-- Begin SUPPLIED RECORDS --

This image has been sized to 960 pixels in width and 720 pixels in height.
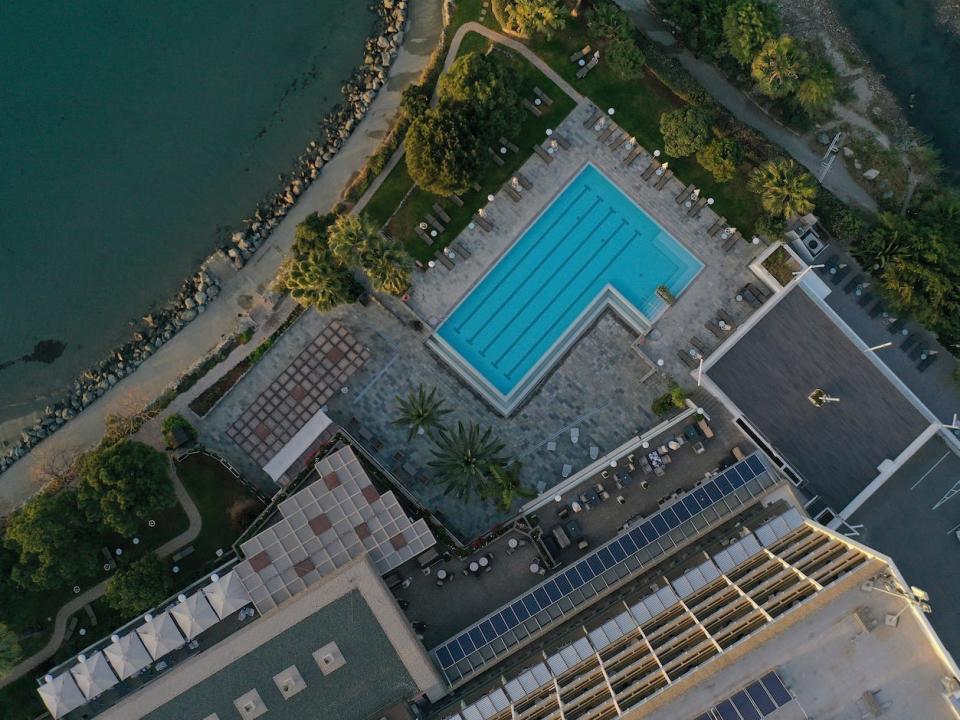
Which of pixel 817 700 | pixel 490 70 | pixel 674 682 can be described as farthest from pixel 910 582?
pixel 490 70

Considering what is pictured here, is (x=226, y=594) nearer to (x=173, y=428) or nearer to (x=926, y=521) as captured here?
(x=173, y=428)

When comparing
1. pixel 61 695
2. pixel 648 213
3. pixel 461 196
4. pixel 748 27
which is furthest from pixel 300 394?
pixel 748 27

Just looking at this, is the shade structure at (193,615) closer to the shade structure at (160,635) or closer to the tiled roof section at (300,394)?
the shade structure at (160,635)

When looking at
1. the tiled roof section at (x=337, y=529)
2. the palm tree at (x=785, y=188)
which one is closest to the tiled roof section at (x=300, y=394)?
the tiled roof section at (x=337, y=529)

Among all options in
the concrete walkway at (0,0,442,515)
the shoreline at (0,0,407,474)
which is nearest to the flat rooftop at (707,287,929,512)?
the concrete walkway at (0,0,442,515)

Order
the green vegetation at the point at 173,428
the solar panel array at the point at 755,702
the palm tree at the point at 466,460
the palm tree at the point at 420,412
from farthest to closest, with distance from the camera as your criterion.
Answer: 1. the green vegetation at the point at 173,428
2. the palm tree at the point at 420,412
3. the palm tree at the point at 466,460
4. the solar panel array at the point at 755,702
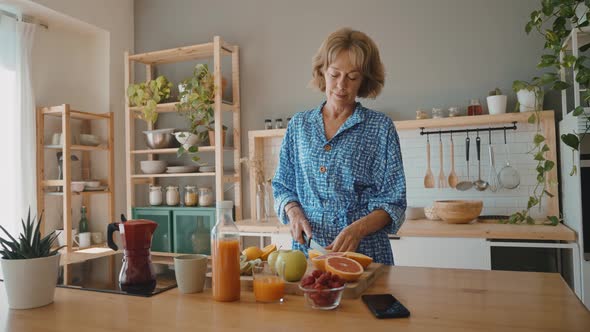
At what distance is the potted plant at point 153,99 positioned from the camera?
4.23 meters

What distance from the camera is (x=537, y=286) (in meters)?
1.33

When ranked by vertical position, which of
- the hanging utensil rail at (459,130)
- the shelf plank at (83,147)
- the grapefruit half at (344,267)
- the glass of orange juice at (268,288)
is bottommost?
the glass of orange juice at (268,288)

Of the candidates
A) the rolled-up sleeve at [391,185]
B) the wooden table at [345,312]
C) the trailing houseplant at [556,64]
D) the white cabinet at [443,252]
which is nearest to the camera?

-- End SUPPLIED RECORDS --

■ **AIM OF THE TASK**:
Copy out the lines of the data verbatim, starting at the line containing "What distance from" and running through the last line of the data, both included.

■ **COMPLETE OUTPUT**:
What distance from the camera is (x=537, y=286) (in meters)?
1.33

When ranked by vertical position, which of
- the hanging utensil rail at (459,130)
- the shelf plank at (83,147)
- the grapefruit half at (344,267)
- the glass of orange juice at (268,288)
is bottommost?
the glass of orange juice at (268,288)

Of the candidates
A) the rolled-up sleeve at [391,185]
B) the wooden table at [345,312]
C) the trailing houseplant at [556,64]
D) the white cabinet at [443,252]
which is nearest to the camera?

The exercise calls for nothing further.